Mathematical modeling heat and mass transfer processes in porous media

On late development stages of oil-fields appears a complex problem of oil-recovery reduction. One of solution approaches is injecting of surfactant together with water in the form of active impurities into the productive layer -- for decreasing oil viscosity and capillary forces between ``oil-water'' phases system. In fluids flow the surfactant can be in three states: dissolved in water, dissolved in oil and adsorbed on pore channels' walls. The surfactant's invasion into the reservoir is tracked by its diffusion with reservoir liquid and mass-exchange with two phase (liquid and solid) components of porous structure. Additionally, in this case heat exchange between fluids (injected, residual) and framework of porous medium has practical importance for evaluating of temperature influences on enhancing oil recovery. Now, the problem of designing an adequate mathematical model for describing a simultaneous flowing heat and mass transfer processes in anisotropic heterogeneous porous medium --surfactant injection during at various temperature regimes has not been fully researched. In this work is presents a 2D mathematical model of surfactant injections into the oil reservoir. Description of heat- and mass transfer processes in a porous media is done through differential and kinetic equations.
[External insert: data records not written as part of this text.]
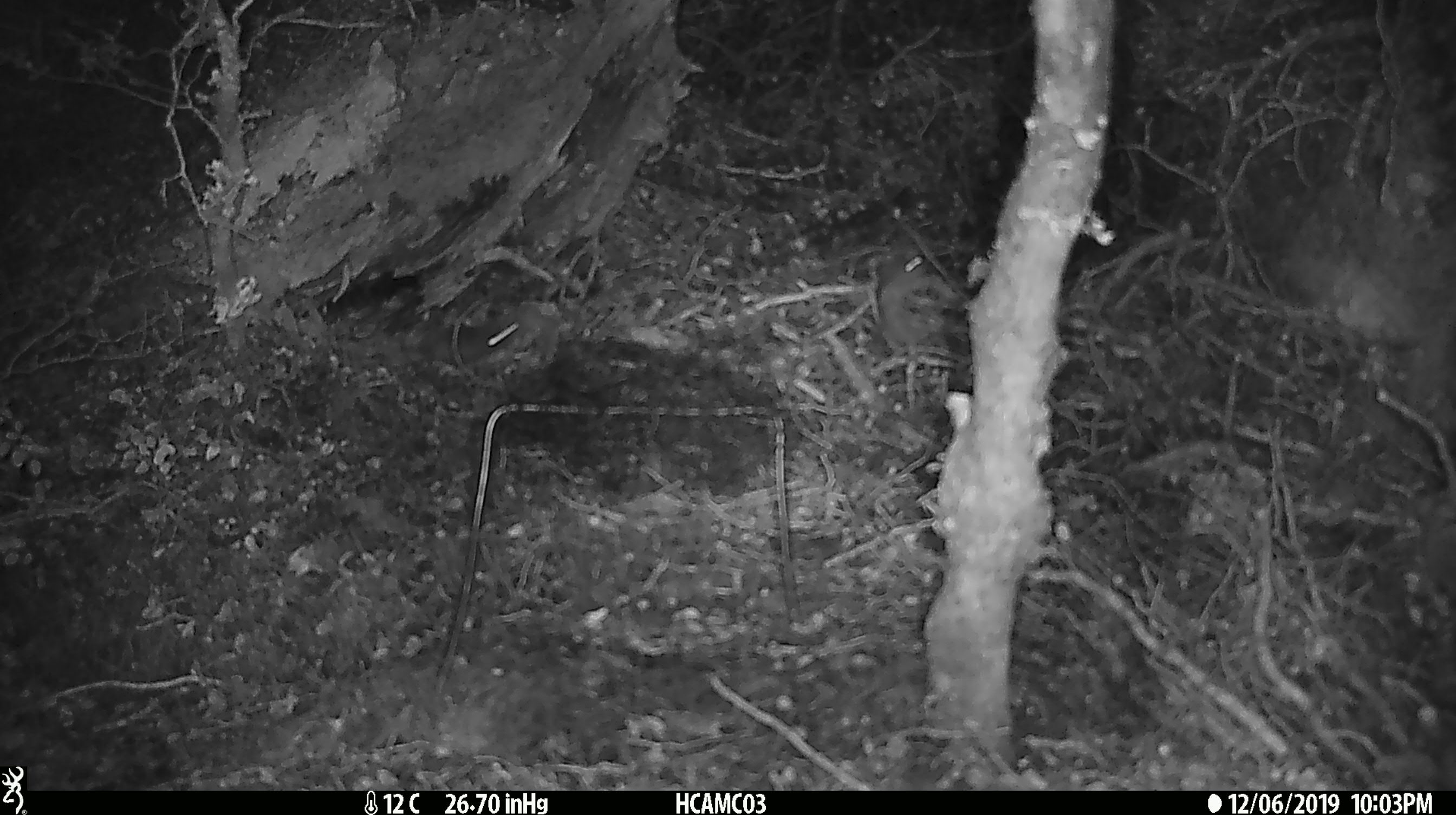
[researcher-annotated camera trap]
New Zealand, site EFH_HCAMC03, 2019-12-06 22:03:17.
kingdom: Animalia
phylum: Chordata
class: Mammalia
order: Rodentia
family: Muridae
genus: Mus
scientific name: Mus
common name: mouse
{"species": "mouse (Mus)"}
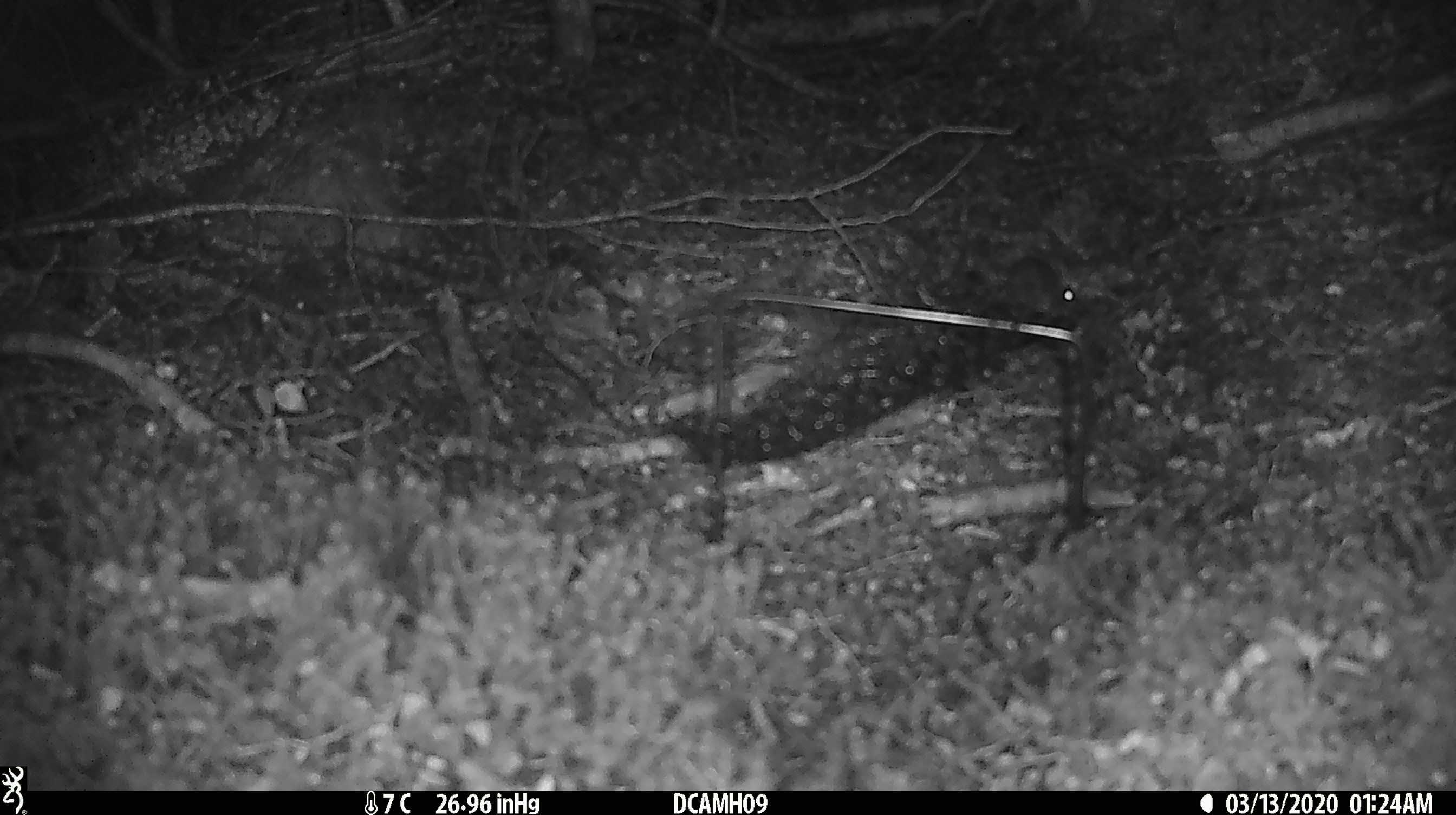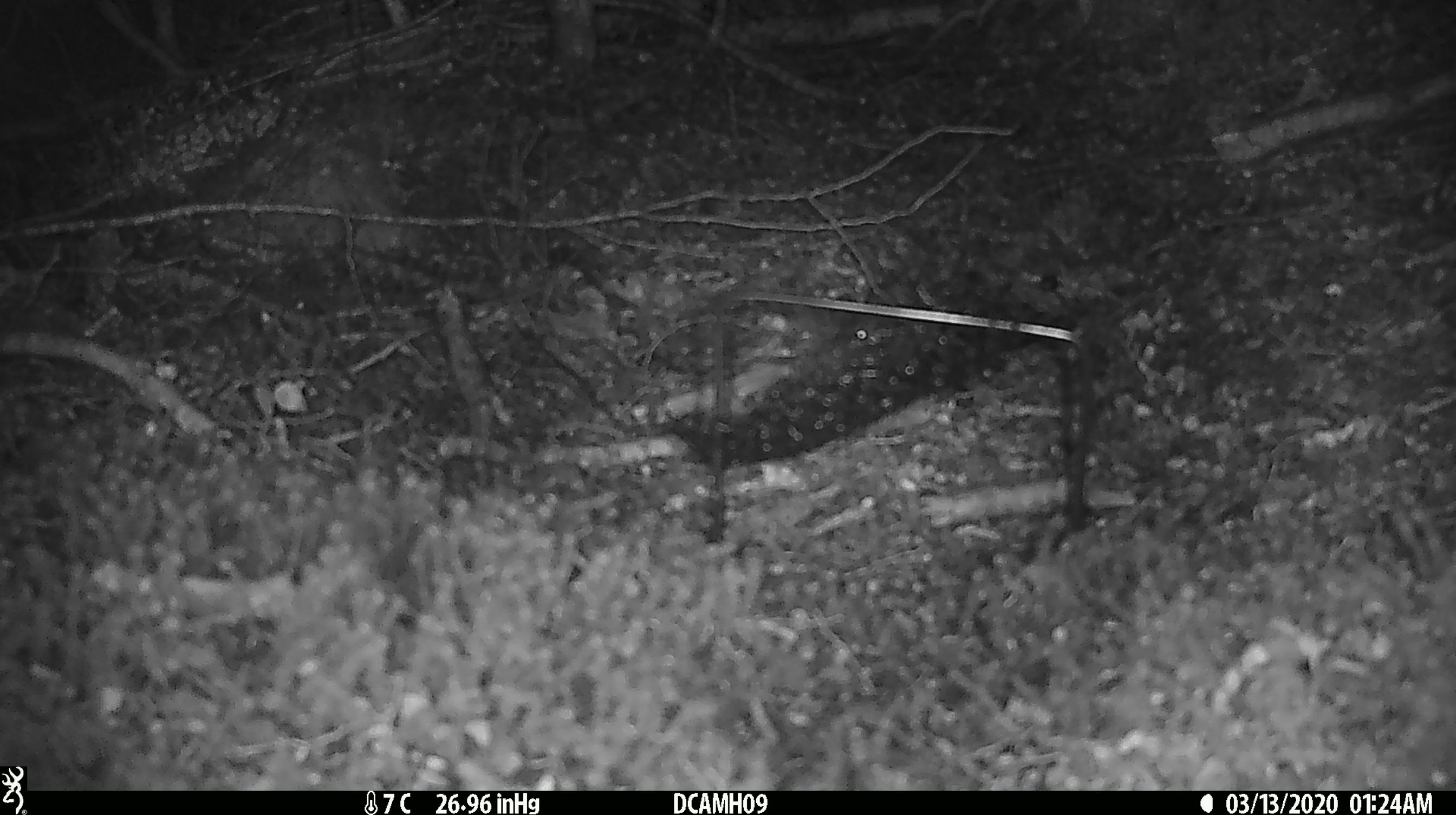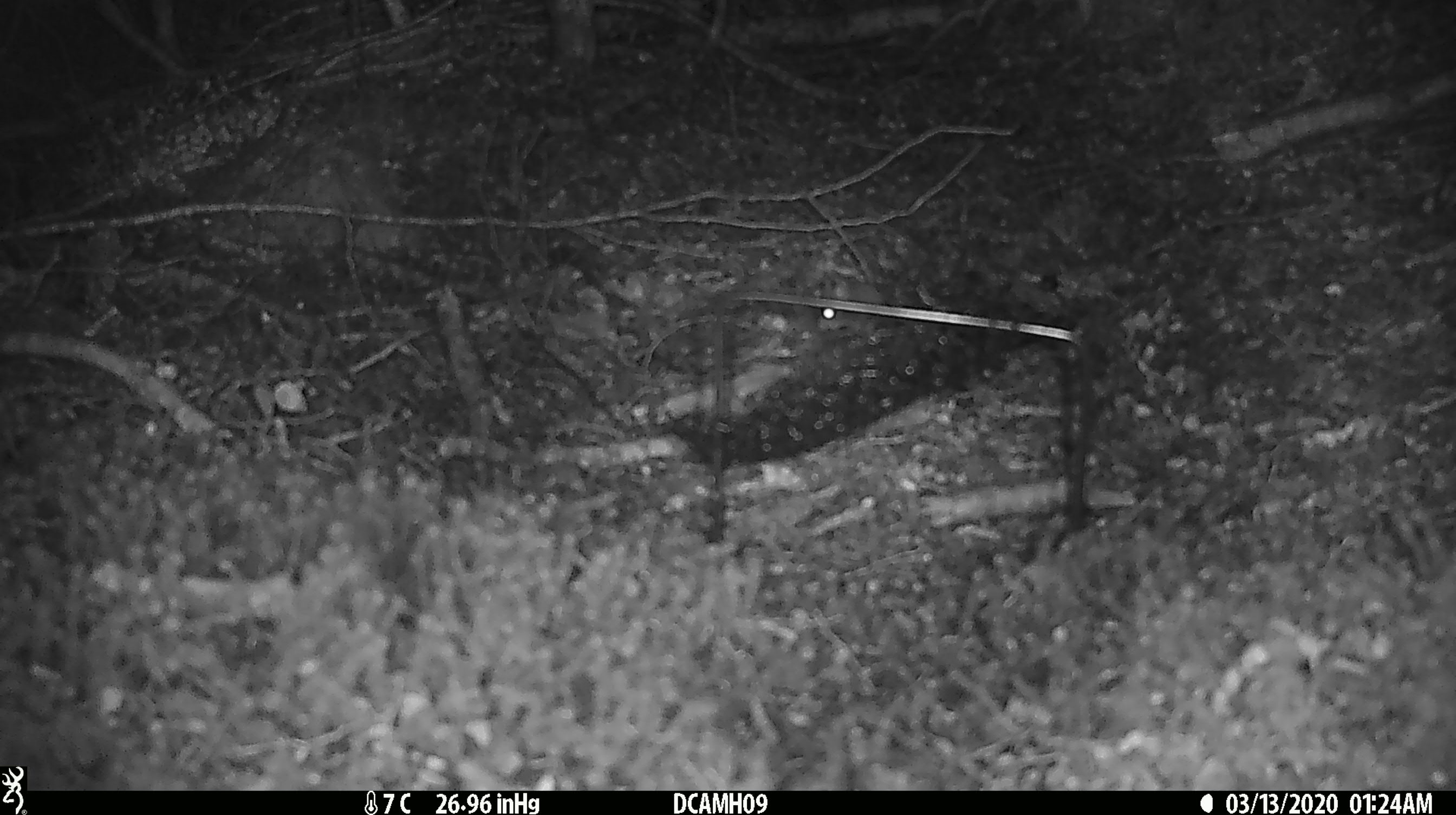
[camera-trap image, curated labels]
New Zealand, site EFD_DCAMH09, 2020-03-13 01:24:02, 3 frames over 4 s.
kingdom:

For designing a computational algorithm is used modify version of IMPES method. The sequential and parallel computational algorithms are developed using an adaptive curvilinear meshes which into account heterogeneous porous structures. In this case we can evaluate the boundaries of our process flows -- fronts (``invasion'', ``heat'' and ``mass'' transfers), according to the pressure, temperature, and concentration gradient changes.